• WHAT TO PRODUCE
In the listing, find every line that has the string "rewards" and copy it.

• SUPPLIED RECORDS
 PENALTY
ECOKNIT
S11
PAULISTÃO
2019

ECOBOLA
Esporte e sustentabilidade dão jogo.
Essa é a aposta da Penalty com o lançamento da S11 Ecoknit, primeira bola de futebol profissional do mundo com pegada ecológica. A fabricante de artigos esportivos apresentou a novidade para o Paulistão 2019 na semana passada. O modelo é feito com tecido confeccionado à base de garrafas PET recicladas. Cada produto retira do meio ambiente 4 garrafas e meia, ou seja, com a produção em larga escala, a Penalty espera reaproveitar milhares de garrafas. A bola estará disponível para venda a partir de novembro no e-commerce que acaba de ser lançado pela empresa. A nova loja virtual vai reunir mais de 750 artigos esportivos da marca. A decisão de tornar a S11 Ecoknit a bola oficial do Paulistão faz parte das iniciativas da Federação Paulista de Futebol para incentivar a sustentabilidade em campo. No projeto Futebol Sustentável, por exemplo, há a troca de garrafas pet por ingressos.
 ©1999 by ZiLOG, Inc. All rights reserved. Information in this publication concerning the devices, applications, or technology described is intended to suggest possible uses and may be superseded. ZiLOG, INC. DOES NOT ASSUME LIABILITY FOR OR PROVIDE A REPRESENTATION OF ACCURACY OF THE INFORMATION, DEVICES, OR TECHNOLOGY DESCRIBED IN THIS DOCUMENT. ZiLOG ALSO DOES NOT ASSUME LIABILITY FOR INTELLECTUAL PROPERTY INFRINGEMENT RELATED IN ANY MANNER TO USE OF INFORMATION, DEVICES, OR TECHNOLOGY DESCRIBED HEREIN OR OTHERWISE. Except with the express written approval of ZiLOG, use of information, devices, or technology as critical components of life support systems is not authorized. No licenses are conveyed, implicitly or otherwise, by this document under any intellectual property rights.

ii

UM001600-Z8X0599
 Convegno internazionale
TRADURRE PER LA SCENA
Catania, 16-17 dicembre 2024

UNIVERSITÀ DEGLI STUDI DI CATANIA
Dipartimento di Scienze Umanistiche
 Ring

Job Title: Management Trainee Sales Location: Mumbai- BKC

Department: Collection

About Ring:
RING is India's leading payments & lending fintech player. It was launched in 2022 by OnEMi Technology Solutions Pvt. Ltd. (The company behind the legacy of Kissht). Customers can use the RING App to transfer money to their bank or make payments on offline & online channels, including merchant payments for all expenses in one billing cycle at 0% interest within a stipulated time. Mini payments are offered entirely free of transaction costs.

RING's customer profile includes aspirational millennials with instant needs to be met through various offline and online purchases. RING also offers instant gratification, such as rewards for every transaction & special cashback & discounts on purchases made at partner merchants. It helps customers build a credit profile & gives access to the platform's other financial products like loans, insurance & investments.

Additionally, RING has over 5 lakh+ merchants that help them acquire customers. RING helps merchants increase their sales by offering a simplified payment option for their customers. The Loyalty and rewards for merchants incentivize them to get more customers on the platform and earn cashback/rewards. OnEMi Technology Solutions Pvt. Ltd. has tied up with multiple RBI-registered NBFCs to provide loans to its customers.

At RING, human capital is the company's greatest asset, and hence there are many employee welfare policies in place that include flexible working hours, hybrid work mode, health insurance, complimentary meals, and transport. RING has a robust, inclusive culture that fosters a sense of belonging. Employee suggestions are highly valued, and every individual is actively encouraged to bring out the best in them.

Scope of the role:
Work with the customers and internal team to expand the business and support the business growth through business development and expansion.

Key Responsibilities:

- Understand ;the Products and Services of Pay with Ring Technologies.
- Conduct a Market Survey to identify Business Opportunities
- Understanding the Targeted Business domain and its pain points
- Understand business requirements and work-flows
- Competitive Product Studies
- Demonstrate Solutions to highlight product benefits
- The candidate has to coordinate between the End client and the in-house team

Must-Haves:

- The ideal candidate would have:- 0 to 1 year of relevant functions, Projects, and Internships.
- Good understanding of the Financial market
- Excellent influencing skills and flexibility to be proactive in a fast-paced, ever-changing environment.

• RESULT OF THIS EXERCISE
RING's customer profile includes aspirational millennials with instant needs to be met through various offline and online purchases. RING also offers instant gratification, such as rewards for every transaction & special cashback & discounts on purchases made at partner merchants. It helps customers build a credit profile & gives access to the platform's other financial products like loans, insurance & investments.
Additionally, RING has over 5 lakh+ merchants that help them acquire customers. RING helps merchants increase their sales by offering a simplified payment option for their customers. The Loyalty and rewards for merchants incentivize them to get more customers on the platform and earn cashback/rewards. OnEMi Technology Solutions Pvt. Ltd. has tied up with multiple RBI-registered NBFCs to provide loans to its customers.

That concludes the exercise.